Zu dem Koalitionstreffen am Vorabend sagte Walter-Borjans: "Wir haben nicht gekuschelt, sondern wir waren sehr konkret und wir waren konzentriert." Da dürfe man einen neuen Parteivorsitzenden auch "angemessen begrüßen". Gemeint war CDU-Chef Armin Laschet, der bei seiner ersten Teilnahme an dem Treffen einen Gedichtband von Heinrich Heine verteilt hatte.

Der SPD-Chef gab sich zuversichtlich, dass das Volumen der beschlossenen Milliardenhilfen "innerhalb des Haushalts, den wir jetzt haben, auch abzubilden ist". Einen Nachtragshaushalt brauche es wohl nicht.
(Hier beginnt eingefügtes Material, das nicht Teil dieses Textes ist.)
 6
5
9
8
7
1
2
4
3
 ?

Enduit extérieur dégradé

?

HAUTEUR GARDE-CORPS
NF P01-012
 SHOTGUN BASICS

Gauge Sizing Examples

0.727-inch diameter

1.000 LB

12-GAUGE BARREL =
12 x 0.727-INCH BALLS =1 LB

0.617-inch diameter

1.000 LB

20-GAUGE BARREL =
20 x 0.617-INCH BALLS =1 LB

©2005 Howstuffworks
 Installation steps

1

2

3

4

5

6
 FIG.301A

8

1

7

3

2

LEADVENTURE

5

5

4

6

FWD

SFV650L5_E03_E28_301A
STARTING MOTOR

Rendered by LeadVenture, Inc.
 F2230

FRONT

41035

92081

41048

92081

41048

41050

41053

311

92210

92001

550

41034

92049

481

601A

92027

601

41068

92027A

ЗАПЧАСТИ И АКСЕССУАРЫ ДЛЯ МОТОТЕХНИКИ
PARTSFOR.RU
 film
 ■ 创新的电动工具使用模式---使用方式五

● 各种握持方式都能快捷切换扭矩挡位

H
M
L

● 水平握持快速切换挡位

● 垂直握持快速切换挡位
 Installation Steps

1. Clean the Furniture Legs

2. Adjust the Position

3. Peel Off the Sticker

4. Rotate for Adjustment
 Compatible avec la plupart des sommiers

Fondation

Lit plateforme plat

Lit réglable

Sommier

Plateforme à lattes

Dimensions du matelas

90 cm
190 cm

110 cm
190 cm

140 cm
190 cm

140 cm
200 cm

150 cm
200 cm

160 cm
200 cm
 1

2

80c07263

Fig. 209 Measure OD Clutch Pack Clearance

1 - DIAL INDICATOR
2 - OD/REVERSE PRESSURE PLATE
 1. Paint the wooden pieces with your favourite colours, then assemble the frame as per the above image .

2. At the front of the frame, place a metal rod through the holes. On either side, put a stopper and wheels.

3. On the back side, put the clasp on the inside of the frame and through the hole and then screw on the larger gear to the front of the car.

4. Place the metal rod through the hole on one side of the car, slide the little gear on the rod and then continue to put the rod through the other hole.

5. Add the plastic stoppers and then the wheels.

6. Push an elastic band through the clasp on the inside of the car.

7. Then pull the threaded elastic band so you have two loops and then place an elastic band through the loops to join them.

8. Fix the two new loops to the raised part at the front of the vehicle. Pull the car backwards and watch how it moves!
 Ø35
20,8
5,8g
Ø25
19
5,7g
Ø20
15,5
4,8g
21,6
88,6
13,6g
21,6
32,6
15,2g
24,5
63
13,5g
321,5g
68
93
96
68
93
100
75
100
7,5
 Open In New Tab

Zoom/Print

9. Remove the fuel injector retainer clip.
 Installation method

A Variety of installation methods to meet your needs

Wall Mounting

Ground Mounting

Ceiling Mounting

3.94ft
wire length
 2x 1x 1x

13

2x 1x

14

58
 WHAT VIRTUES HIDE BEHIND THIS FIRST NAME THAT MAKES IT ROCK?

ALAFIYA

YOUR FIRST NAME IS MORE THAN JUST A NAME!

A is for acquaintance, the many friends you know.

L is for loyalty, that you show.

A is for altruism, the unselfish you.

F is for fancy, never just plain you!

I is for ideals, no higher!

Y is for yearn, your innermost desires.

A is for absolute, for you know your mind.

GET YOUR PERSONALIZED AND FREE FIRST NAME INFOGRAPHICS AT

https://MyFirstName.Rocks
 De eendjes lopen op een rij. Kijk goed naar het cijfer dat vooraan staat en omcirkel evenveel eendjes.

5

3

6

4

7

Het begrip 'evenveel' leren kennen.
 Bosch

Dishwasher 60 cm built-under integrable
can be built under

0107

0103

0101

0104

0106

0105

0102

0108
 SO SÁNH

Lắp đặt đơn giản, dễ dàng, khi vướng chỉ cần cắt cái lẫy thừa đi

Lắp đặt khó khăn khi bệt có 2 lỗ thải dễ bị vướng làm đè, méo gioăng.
Man müsse aber darüber nachdenken, wie der Staat neue Kredite aufnehmen könne, um die Corona-Pandemie abzufedern.

"Ich habe immer zu denen gehört, die gesagt haben, dass die Schuldenbremse einen Fehler - einen Webfehler - hat: Dass sie Investitionen in die Zukunft, die ja etwas bringen für die nächste Generation, im Zweifel unmöglich macht. Und das müssen wir uns angucken." Das Ziel sei, die Leistungen des Staates aufrechtzuerhalten. Das sei "allemal besser als marode Infrastruktur oder schlechte Bildung".